Repeat every one of the lines below word for word, with no changes.

□ □ □ □ □ □ □

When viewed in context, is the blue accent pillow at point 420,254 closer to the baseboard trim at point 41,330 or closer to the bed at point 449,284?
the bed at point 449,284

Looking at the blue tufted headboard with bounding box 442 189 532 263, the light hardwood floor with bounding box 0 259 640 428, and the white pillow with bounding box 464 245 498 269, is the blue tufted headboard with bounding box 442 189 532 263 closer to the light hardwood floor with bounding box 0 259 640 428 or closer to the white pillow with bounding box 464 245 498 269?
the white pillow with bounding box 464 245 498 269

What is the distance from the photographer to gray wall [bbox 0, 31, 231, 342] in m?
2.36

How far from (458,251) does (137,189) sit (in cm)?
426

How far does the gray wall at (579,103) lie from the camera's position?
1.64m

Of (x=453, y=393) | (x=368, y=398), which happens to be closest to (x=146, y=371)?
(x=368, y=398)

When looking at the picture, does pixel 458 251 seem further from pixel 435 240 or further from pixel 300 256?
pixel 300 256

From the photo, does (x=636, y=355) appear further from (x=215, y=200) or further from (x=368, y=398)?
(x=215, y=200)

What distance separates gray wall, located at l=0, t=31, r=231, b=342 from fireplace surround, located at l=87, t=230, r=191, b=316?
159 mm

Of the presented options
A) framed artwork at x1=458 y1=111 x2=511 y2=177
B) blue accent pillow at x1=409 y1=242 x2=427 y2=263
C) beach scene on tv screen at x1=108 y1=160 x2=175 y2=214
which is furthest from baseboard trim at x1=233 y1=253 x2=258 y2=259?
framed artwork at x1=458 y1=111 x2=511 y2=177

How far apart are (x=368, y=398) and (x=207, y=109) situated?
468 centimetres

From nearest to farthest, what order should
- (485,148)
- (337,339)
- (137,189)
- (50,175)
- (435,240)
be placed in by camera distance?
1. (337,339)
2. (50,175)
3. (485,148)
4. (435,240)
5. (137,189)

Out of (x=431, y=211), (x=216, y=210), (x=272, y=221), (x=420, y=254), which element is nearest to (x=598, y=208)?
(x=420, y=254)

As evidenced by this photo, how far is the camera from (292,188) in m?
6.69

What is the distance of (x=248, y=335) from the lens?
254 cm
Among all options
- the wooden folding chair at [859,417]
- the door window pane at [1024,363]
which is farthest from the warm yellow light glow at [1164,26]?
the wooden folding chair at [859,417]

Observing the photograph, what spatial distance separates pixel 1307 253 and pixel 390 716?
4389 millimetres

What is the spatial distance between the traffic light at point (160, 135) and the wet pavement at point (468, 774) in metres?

□ □ □ □ □ □ □

■ RESPONSE:
When viewed in context, is the blue accent pillow at point 420,254 closer to the baseboard trim at point 41,330 or closer to the bed at point 449,284?
the bed at point 449,284

Looking at the blue tufted headboard with bounding box 442 189 532 263, the light hardwood floor with bounding box 0 259 640 428, and the white pillow with bounding box 464 245 498 269, is the blue tufted headboard with bounding box 442 189 532 263 closer to the light hardwood floor with bounding box 0 259 640 428 or closer to the white pillow with bounding box 464 245 498 269?
the white pillow with bounding box 464 245 498 269

What is the distance from the photographer to gray wall [bbox 0, 31, 231, 342] in m?
2.36

How far from (458,251) does (137,189) sit (in cm)?
426

How far does the gray wall at (579,103) lie from the camera's position?
1.64m

Of (x=453, y=393) | (x=368, y=398), which happens to be closest to (x=146, y=371)?
(x=368, y=398)

When looking at the picture, does pixel 458 251 seem further from pixel 435 240 or further from pixel 300 256?
pixel 300 256

From the photo, does (x=636, y=355) appear further from (x=215, y=200) or further from (x=368, y=398)?
(x=215, y=200)

What distance separates gray wall, located at l=0, t=31, r=231, b=342 from fireplace surround, located at l=87, t=230, r=191, b=316?
159 mm

Of the presented options
A) framed artwork at x1=458 y1=111 x2=511 y2=177
B) blue accent pillow at x1=409 y1=242 x2=427 y2=263
C) beach scene on tv screen at x1=108 y1=160 x2=175 y2=214
which is furthest from baseboard trim at x1=233 y1=253 x2=258 y2=259?
framed artwork at x1=458 y1=111 x2=511 y2=177

How far apart are (x=368, y=398) and (x=207, y=109) situated?
468 centimetres

From nearest to farthest, what order should
- (485,148)
- (337,339)
- (137,189)
- (50,175)
- (435,240)
be placed in by camera distance?
1. (337,339)
2. (50,175)
3. (485,148)
4. (435,240)
5. (137,189)

Out of (x=431, y=211), (x=216, y=210), (x=272, y=221), (x=420, y=254), which element is nearest to (x=598, y=208)?
(x=420, y=254)

As evidenced by this photo, how far is the camera from (292,188) in m?
6.69

What is the distance of (x=248, y=335) from the lens?
254 cm
Among all options
- the wooden folding chair at [859,417]
- the door window pane at [1024,363]
which is farthest from the warm yellow light glow at [1164,26]?
the wooden folding chair at [859,417]

Observing the photograph, what spatial distance separates pixel 1307 253 and pixel 390 716?
4389 millimetres

What is the spatial distance between the traffic light at point (160, 135) and the wet pavement at point (468, 774) in metres?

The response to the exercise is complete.